We held the sentence violated N.J.S.A. 2C:44-1f(2).
We can discern from the record no "compelling reason" for the sentence downgrade other than compliance with a plea bargain that was apparently tailored to come as close as possible to approaching the concurrent result contemplated in the earlier sentence.
The sentence before us plainly violates N.J.S.A. 2C:44-1f(2) because the court was not clearly convinced that mitigating factors substantially outweigh the aggravating factors. Indeed a contrary finding was made. Neither was the requisite determination made respecting a compelling interest of justice. Moreover, the sentence fails to conform to Megargel's carefully articulated teachings respecting a step-down sentence, as well as the substantial legislative limitations upon the court's authority to deviate from statutory sentencing guidelines. See Flores, supra.

[Moore, 377 N.J.Super. at 451.] In Moore, we vacated the defendant's sentence and remanded to permit the defendant an opportunity to withdraw his plea.

We perceive no alternative to vacating the sentence here as well.
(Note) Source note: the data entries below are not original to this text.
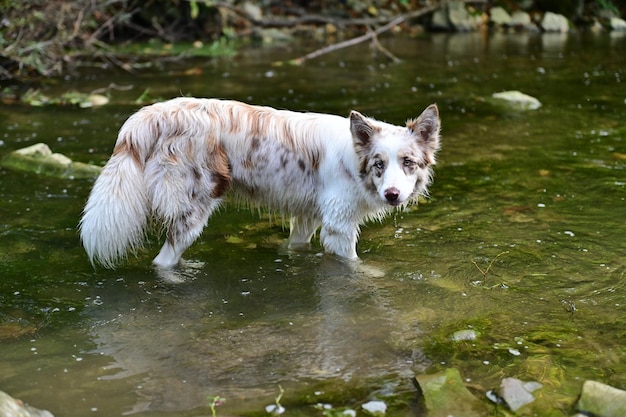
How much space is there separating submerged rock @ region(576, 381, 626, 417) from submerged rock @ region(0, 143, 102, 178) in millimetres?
5665

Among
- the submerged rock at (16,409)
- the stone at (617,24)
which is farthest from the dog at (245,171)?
the stone at (617,24)

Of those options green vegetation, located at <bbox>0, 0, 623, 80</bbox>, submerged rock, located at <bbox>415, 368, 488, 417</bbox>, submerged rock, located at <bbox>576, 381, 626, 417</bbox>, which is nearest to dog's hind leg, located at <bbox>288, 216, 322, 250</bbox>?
submerged rock, located at <bbox>415, 368, 488, 417</bbox>

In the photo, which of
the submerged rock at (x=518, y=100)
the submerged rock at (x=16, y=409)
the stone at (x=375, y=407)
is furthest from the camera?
the submerged rock at (x=518, y=100)

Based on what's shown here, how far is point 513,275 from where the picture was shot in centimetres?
592

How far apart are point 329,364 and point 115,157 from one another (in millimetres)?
2347

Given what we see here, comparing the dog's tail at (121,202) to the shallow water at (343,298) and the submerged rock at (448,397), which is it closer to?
the shallow water at (343,298)

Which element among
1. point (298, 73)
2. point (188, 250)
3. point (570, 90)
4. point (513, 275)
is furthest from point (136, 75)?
point (513, 275)

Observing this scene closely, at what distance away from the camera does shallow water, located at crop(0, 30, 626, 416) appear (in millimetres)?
4355

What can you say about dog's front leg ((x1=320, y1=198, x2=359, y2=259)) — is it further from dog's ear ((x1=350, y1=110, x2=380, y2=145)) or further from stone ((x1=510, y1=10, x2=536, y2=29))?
stone ((x1=510, y1=10, x2=536, y2=29))

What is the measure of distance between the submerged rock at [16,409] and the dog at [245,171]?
1.96 meters

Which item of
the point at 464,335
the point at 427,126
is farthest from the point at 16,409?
the point at 427,126

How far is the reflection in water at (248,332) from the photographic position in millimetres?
4387

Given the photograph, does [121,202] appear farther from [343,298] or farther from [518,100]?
[518,100]

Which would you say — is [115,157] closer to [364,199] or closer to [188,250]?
[188,250]
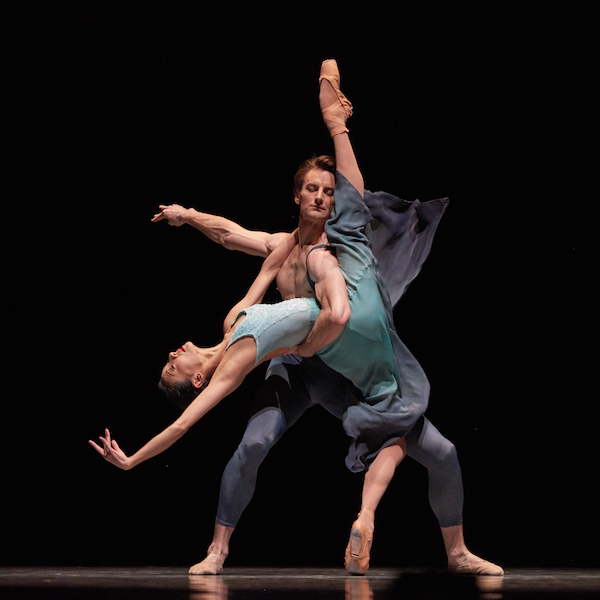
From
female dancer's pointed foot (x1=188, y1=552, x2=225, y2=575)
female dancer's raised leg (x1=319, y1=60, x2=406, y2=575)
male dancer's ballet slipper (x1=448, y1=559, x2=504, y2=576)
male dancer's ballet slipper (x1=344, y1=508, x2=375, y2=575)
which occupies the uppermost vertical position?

As the trial judge did not expressly balance the aggravating and mitigating factors, nor address the interest of justice standard, we remand for the court to do so. If the court cannot justify a downgraded sentence in compliance with N.J.S.A. 2C:44-1f(2) and Megargel, as well as the plea agreement, then the court shall allow defendant to withdraw her plea.

Reversed and remanded for further proceedings consistent with this opinion. We do not retain jurisdiction.